What is the path of an idea?
Where does it start and end -if it ends at all?
This is indeed a curious question -and an old one.
Aristotle was one of the first to question it. Back then, he used his own mind as a subject for his experiments. He paid close attention to his thoughts and what path they took during his thinking. Every route and turn was noted. Finally, he concluded that our thinking is somewhat associative: the next thought follows the cues from the thought before.
However, what Aristotle failed to notice was that our thinking does not happen only in our heads.
Crucial aspects of thought do occur inside people’s heads, that’s true, but thoughts cannot be separated from interactions with the world from which the thinking is inspired and through which ideas literally take form. Creative work, including what is generally called “thinking” is, thus, socially, materially, and temporally distributed. It is how we participate in our worlds.
Our ideas go a long way until being ready. In fact, even after they are “ready”, they continue to follow this journey back and forth, in a constant process of improvement and transformation.
If we follow the biography of an idea, it is possible to situate each step of idea development among many contributors, past, present, and future.

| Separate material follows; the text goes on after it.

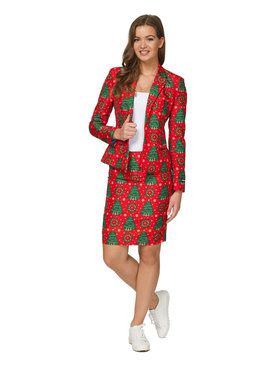 Suitmeister Christmas Green Tree Womens Suit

At the individual level, there are many models of the creative process, one of the most well-known proposed by Graham Wallas (1926). In a nutshell, most of them are very similar to each other: they contain 4 stages, ranging from the generation of ideas to their implementation.

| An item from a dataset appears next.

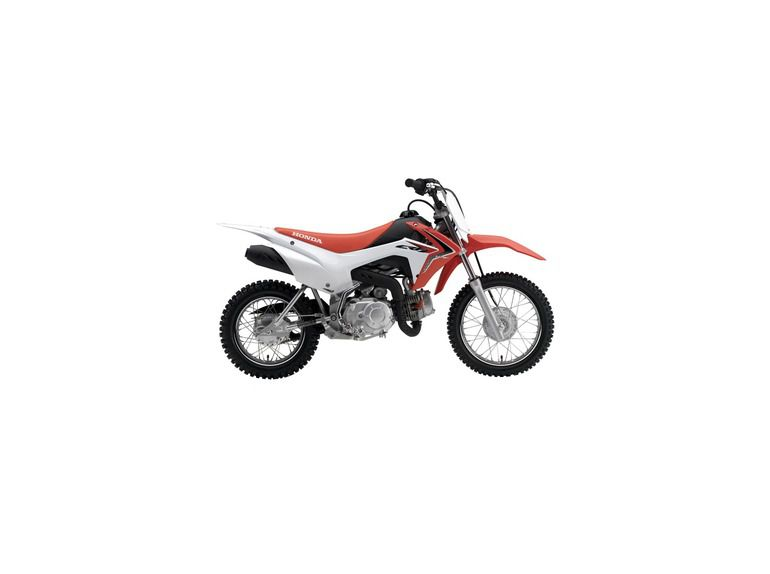 2014 Honda Crf 110F for sale on 2040-motos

However, I’ve found an interesting new perspective on this process by Perry-Smith & Mannucci: what was the intention and involvement of the creator through the process?
As they explained, it starts as indirect, passive, and serendipitous (discoveries occur by chance); and ends as direct, active, and intentional.
Basically, people doing creative work organize their resources toward their purpose, which itself emerges through the work: a feedback loop that develops together over time.
In other words, as the person works on the idea, it becomes clearer and with a more objective course of action.
Have you ever noticed how your ideas come to life?
What are the steps present in your creative process?